Roma lost 3-1 away at Fiorentina in April, whilst Juventus mostly kept on winning and Roma drew 5 out of their next 8 to surprisingly go into the final game of the season just 2 points ahead of Juve. They had exepcted to have the title wrapped well before this. Things could have been worse however as an injury time Vincenzo Montella equaliser had salvaged a draw at Juventus on May 6, a game which had they lost would have gave Juventus an advantage in the title race.

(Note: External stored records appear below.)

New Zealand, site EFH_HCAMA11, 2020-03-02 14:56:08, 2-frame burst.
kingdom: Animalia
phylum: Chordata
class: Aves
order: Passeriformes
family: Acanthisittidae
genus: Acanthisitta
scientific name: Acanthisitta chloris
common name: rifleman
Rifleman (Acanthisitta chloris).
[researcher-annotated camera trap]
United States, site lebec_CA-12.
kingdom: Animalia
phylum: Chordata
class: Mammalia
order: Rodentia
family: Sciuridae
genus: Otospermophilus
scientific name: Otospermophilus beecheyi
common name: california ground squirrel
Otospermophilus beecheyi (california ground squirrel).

Roma faced Parma knowing victory would secure them the scudetto and the 80,000 inside the Stadio Olympico breathed a huge sigh of relief when on 19 minutes Francesco Totti gave the home side the lead. Just before half time they found themselves 2-0 up through Vincenzo Montella whilst a brilliant individual effort from Gabriel Batistuta on 78 minutes made it 3. Parma pulled on back soon afterwards but at 3-1 the outcome was never in doubt and Parma's goal was shortly followed was a pitch invasion with euphoric scenes stopping the match for 20 minutes. Eventually the game was completed and Roma were as Corriere dello Sport exclaimed the following day 'Champions of Italy'.

"It was the hardest scudetto, the championship never ended. It took a record to win it " claimed then Roma manager Fabio Capello, so hard that Roma have not managed to win it since.

Like Lazio, Roma have spent most of the years since that title as also rans, with only a few second placed finishes the closest they've came to any real success since. When it comes to football Italy's capital city may not have seen much success over the years, but for one shorts spell at the beginning of noughties it definitely ruled the roost in Italian soccer.